I am relieved that the rain has stopped but we now badly need some sun and wind rather than this heavy, humid stuff which is so dense it could be cut with knife. The damp air is clinging to everything including the barley and Lupins, the moisture content of which is stubbornly reluctant to drop below 20%.
Other parts of the country are enjoying wall to wall sunshine and gentle breezes which is just what we need but here in Sussex we are covered by a blanket of cloud which appears reluctant to budge.
Let’s hope the soothsayers who are predicting an ‘Indian Summer’, for the rest of the month are right, as those of us who have yet to finish the last of the harvest have run out of patience and the prospect of bringing damp grain into the store is not a happy one.

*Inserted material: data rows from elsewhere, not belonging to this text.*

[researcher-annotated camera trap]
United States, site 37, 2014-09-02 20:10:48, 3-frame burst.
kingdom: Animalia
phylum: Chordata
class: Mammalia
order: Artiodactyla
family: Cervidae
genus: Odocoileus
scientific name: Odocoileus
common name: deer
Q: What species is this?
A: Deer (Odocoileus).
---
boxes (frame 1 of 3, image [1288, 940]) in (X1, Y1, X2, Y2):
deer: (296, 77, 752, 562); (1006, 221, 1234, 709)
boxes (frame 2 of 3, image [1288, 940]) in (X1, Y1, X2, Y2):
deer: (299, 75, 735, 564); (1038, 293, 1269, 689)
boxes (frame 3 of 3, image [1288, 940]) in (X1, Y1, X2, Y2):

This year the Hurstpierpoint and District Agricultural Association ploughing match will take place at Perching Manor Farm in Fulking, on Saturday 5 October.
This annual ploughing match showcases much that is great about farming, and the object of the Association is to encourage good ploughing, good husbandry, good fellowship and an awareness of current agricultural best practises.
The area of this Association comprises of all those parishes bounded by Slaugham in the north, Henfield in the west, Plumpton to the east and in the south the coastline.
Perching Manor Farm is a large 1450 acre family run farm. It has been run by the Harris family since 1920, and the ploughing match takes place here by kind permission of Mrs Joyce Harris and family. The farm comprises of 450 acres at the foot of the South Downs, between the villages of Fulking and Edburton, and 1000 acres directly above Truleigh Hill.
There are 600 acres of arable crops including wheat, oilseed rape, beans and spring barley, and a beef enterprise runs 100 Limousine cross Angus suckler cows.
The ploughing match includes classes for horse drawn ploughs, pre 1960’s ploughs both with and without hydraulics, and vintage ploughs, as well as modern reversible and conventional ploughs. The ploughing starts at 9am and those ploughing will have 3 hours to complete their plot.
Other events include the popular hedge laying competition which demonstrates this ancient craft which if laid correctly will remain stock proof and provide shelter for livestock for at least 60 years, which is more than can be said for barbed wire and fence posts!
There will also be Tug of War, a Dog Show and the ever popular Terrier Racing. Refreshments include bacon rolls, burgers, home-made cakes and a licenced bar.
This event offers an enjoyable day out for all the family. It is an opportunity to see the skills which farmers use every day as they toil and tend the land which grows the food which feeds the nation. Farming is about getting food from field to fork, well this is where it starts, with the soil and the plough.
Come and enjoy a traditional family day out in the beautiful late summer countryside and watch the skilled ploughmen turn the soil with an assortment of ploughs both vintage and modern. There will be something for everyone including entertainment for the kids, livestock, competitions, delicious food and the licenced bar. What else could one possibly want?